Presented spell。

僕の気持ちを知っているからこそ、なのだろうか。
彼女は相変わらず気まぐれ。
・・・上手に紐解けば、気まぐれな行動にも理由がありそうだってことはわかる。
それがリアルタイムに理解できれば、感情の持って行き方も違うんだけどな。



ちょっと前、いつものように彼女を送って行った日。
旦那はジョギング中で、そろそろ戻ってくる時間らしい。
マンション前で頭を撫でていると、彼女はこれまたいつものように立ったまま眠ってしまった。
いつ旦那が帰ってくるのかとビクビクしながらも、僕は彼女を抱きしめ、髪の匂いを感じ、ふわふわの頬にキスをした。
ひとしきり彼女の温もりを楽しみ、僕の胸に顔をうずめたままの彼女を撫でていたとき・・・
マンションのぴかぴかに磨き上げられた外壁に、ジャージ姿がちらりと映った。
彼はこちらをジッと見つめながら走り抜けていった。

しまった・・・!

僕は急いで体を引き離し、さも「酔った彼女をようやくここまで連れてきましたよ」という風に、肩を掴んで「着いたよ、起きなさい」と呼びかけた。
と、すぐに隣に人影を感じた。
僕は気付かないフリで呼びかけ続ける。
男の右手が彼女の二の腕に荒っぽく触れ、「ほら何してんだよ、起きろ」という声が聞こえた。
もちろんその男は旦那。
僕はそこで初めて存在に気付いたように顔を向けて、「あぁ、来た来た、よかった」と言った。
彼は無表情のまま、「すみませんね」と言った。
僕は『仕方ないなぁ』みたいな顔で笑いながら、大丈夫ですよと返した。
彼女は寝ぼけ顔で「あれぇ?」なんて言いながら、僕に向かって手を振って「おやすみなさい」と言いながら旦那に引き摺られ、エントランスに消えていった。
まずいまずいまずい・・・そう呟きながら、僕はふらふらと部屋に帰った。
彼女と知り合ってから今までで最大のピンチだ。
どう考えても誤魔化せているハズがない。
実はその前にも一度、彼女を抱きしめている姿を目撃されている。
そのときは直接姿を見せず、部屋から彼女の携帯に電話が来ていた。
部屋に帰る途中見かけたよ、といったような内容だったらしい。
僕たちは正面エントランスにいたので、彼は裏口から部屋に入ったのだろう。
邪魔しちゃ悪いから部屋に戻った、と言っていたらしく、彼女は「えー、なんで?」なんて言って笑っていた。
彼がいったいどういうつもりなのか、僕には理解できない。
彼なりの対処の仕方なのだろうけど。


・・・結局、この日はこれで終わった。
特に問題が表面化したわけではないけれど、僕の存在が彼の中で注意すべき対象になっているのは間違いないだろう。



それから少し時を置いて、僕の誕生日の前日。
その日もチャンスを作って彼女を送って行った。
時間は23時半。
彼女が「誕生日までもうちょっとですね。

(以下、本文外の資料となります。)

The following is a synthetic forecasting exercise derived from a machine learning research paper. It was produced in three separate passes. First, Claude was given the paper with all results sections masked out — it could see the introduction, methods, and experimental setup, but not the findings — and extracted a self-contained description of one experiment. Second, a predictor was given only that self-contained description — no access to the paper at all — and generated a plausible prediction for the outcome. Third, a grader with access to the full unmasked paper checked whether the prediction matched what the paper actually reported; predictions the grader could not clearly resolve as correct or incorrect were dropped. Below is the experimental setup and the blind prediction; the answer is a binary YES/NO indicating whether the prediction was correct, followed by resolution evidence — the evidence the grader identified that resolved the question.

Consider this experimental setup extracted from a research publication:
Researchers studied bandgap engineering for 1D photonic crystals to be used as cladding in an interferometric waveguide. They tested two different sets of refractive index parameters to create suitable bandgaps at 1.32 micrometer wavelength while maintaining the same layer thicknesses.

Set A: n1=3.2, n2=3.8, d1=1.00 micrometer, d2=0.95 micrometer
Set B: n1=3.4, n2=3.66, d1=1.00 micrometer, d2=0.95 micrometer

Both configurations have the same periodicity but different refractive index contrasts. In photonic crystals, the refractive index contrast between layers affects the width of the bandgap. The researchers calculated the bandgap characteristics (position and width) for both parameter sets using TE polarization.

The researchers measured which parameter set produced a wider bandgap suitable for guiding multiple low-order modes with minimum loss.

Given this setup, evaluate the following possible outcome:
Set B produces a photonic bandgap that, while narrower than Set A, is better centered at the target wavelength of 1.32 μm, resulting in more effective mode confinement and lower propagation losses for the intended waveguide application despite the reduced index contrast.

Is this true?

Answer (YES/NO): NO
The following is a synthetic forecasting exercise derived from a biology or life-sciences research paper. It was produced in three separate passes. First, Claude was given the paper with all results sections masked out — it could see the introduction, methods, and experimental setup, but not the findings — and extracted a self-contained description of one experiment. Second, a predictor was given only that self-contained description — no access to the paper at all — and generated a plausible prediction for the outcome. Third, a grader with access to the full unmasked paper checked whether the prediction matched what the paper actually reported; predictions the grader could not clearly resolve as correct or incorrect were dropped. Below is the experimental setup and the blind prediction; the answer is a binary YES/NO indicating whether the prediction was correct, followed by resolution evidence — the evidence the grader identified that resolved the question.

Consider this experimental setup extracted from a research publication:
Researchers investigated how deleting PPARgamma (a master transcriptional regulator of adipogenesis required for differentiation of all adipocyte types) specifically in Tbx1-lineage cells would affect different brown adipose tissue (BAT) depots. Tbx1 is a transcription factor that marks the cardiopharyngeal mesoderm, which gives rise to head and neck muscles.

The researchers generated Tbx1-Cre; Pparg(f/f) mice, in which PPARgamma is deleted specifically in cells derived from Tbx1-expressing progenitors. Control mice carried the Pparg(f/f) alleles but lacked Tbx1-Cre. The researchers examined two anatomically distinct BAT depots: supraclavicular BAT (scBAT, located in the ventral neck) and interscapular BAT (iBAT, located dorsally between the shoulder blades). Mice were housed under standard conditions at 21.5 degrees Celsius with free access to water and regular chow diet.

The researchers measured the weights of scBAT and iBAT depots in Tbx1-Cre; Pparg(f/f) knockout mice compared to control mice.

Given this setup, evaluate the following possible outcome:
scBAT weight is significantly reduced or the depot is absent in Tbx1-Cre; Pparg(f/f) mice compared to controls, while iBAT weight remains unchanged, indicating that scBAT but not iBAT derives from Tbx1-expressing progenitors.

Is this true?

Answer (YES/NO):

あと30分待ってます」と言うので、マンションのエントランス前で二人で話しながら待った。
話に夢中で0時を過ぎてしまったけど、誕生日になった瞬間を一緒に過ごせた僕は幸せだった。
おやすみを行って別れたとき、とびっきりの笑顔をくれた。
あんなに優しい笑顔をくれたのは初めてだったかもしれない。
僕以外には滅多に見せない(・・・と信じている)笑顔。
とても幸せな誕生日だった。



誕生日の少し前だったと思う。
二人で話しをしているときのこと。

「あの一件が落ち着いて以来、私はずいぶん甘えちゃってると思うんですけど・・・」

ちょっとした会話の中で、さらりとそんな言葉を貰った。
彼女にしてみれば反省材料なのだろうし、褒め言葉でも感謝の言葉でもなかっただろう。
けど、僕にはとても嬉しい言葉だった。
そっか、彼女は僕に甘えてるつもりだったんだ。

そう思うとちょっとうきうきした。

あの一件。
つまり、あの一件のことだろう。

あれから信頼が失われ、それを取り戻すために、自分の気持ちに素直に向き合って、誠実に対応してきた。
どうやらようやく信頼が回復してきたようだ。

ちょっとずつ、ちょっとずつ。

つまらないミスをしないように、慎重に。

・・・それが良いのか悪いのかは、また別の問題。